Les spécificités européennes : réglementation, omnicanalité et attentes consommateurs
Le contexte européen se distingue par une forte hétérogénéité des marchés, une réglementation stricte (RGPD, DSA, DMA), et des attentes élevées en matière de protection des données et de durabilité. Les retailers doivent composer avec des modèles omnicanaux complexes, des réseaux de magasins denses, et une concurrence accrue des pure players internationaux.

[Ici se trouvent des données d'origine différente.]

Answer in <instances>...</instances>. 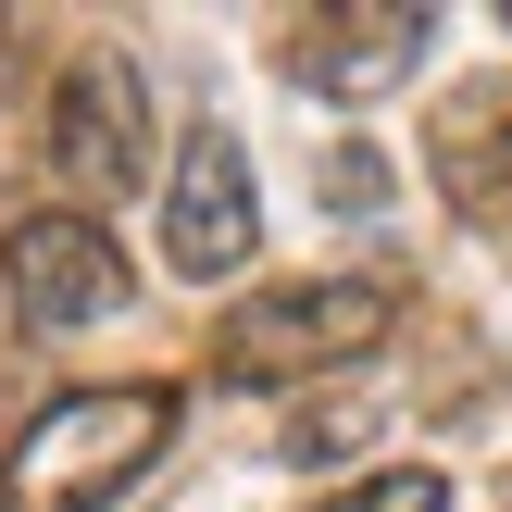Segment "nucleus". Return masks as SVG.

L’intégration des canaux physiques et digitaux, la personnalisation dans le respect de la vie privée, et l’optimisation de la logistique urbaine sont des enjeux particulièrement prégnants.
Recommandations pour les retailers européens
- Adopter une approche holistique de la transformation digitale, en alignant stratégie, expérience client, supply chain, data et organisation.
- Investir dans la modernisation des plateformes e-commerce et de la supply chain, pour gagner en agilité et en efficacité opérationnelle.
- Exploiter la data pour personnaliser l’expérience et monétiser les audiences, tout en respectant les exigences réglementaires européennes.
- Favoriser l’innovation organisationnelle : casser les silos, renforcer la collaboration entre IT, marketing, logistique et magasins.
- Mesurer la rentabilité des investissements digitaux via des KPIs clairs (marge par commande, coût d’acquisition, taux de retour, valeur vie client).
Conclusion
La rentabilité du e-commerce en Europe ne se résume pas à une question de volume, mais d’excellence opérationnelle, d’intégration omnicanale et d’exploitation intelligente de la data. Les retailers qui réussiront seront ceux capables de transformer leur modèle pour offrir une expérience client sans couture, tout en maîtrisant leurs coûts et en innovant dans un cadre réglementaire exigeant. L’heure est à l’action : la transformation digitale n’est plus une option, mais une condition de survie et de croissance durable sur le marché européen.